Форма была великолепна, особенно парадная.
Красная накидка, панталоны белого кашемира, сапоги выше колен, каска с колышущимся султаном, кираса с блестящим позолоченным крестом.
Но бедняге Дьедонне было не по себе в этой блестящей форме.
Он не мнил о себе лучше, чем был на самом деле, и поэтому чувствовал себя неловким смешным в этой амуниции.
Судите сами, невысокого роста, круглый, как мячик, с красным лицом, лишенным всякой растительности как у представителя черного духовенства конгрегации Святой Женевьевы; выглядевший бы прехорошеньким, облачись он в стихарь мальчика-певчего, шевалье производил до ужаса нелепое впечатление, обрядившись в форму.

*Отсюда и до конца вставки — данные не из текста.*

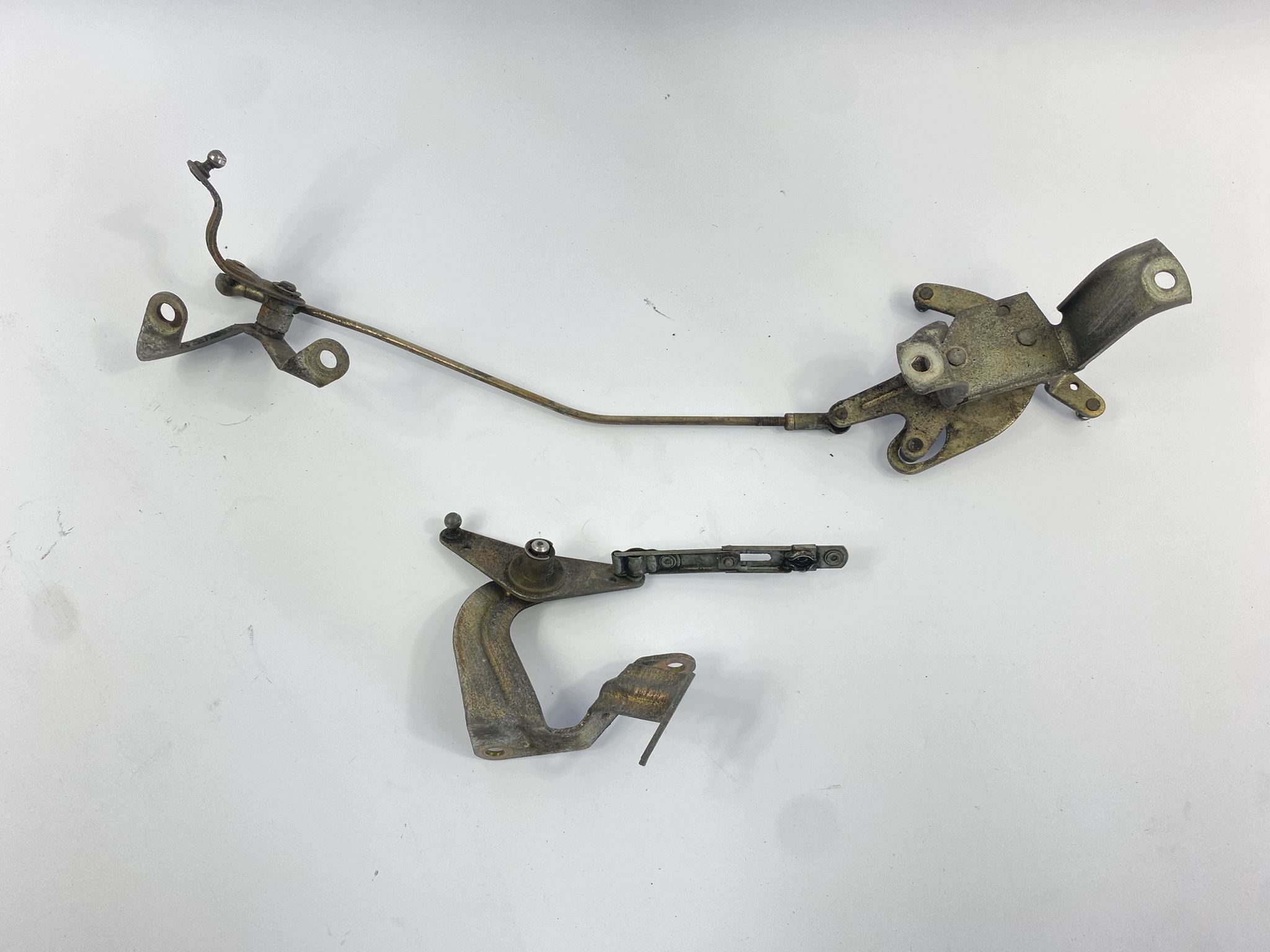 Mécanisme câble gaz régulateur Mercedes W124 W201 W126 image 2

Однако в одежде штатского шевалье был не более уродлив, чем позволяет себе быть большинство мужчин, и фраза, принятая в обиходе, дабы сгладить недостаток грации и изящества, характерный для некоторых мужских особей: «Он не хорош собой и не дурен», — могла бы с таким же успехом относиться и к шевалье, и мы бы даже сказали «с большим правом», как и ко всем остальным.
Но форма, придавая претензию этой скромной внешности, подчеркивала все ее недостатки.
Если он шел пешком, то складывалось такое впечатление, что сапоги вырастали прямо из круглого живота, а рукав бильбоке брал свое начало непосредственно от головы. Поэтому одни из-за коротких и пухлых ручек сравнивали его с морской птицей, которая, лишившись этих столь полезных конечностей, была окрещена «безрукой» — пингвином; другие, увидев, как он проходит мимо, спрашивали у первого встречного: «Сударь, прошу вас, не могли бы вы мне сказать имя этого плюмажа, который там прогуливается?»
Но это было еще не самое худшее.
Дабы иметь представление о том ужасе, который может пережить человек, и не умереть от него, надо было видеть шевалье де ля Гравери верхом на лошади.
В десятилетнем возрасте, когда маленький шевалье забирался на верх лестницы, он звал свою тетю, канониссу де Ботерн, чтобы та подала ему руку и помогла спуститься.
В пятнадцать лет, когда порой он залезал на спину ослу садовника, одна из его благородных покровительниц неизменно стояла у головы осла, а другая рядом с его противоположной частью, чтобы, если ослу взбредет в голову закусить удила, одна могла бы схватить его за поводья, а другая удержать за хвост.
И как бы усердно шевалье ни посещал уроки верховой езды, как бы терпеливо ни изучал теорию, ему не удавалось согнуть свои круглые и одновременно потерявшие всякую гибкость конечности в такт движению лошади.
Лошадь нашего героя, выбранная его братом, хотя шевалье и просил его найти самую смирную, была тем не менее безупречным конем, годным как для скачки, так и для сражения, полным жизни и огня.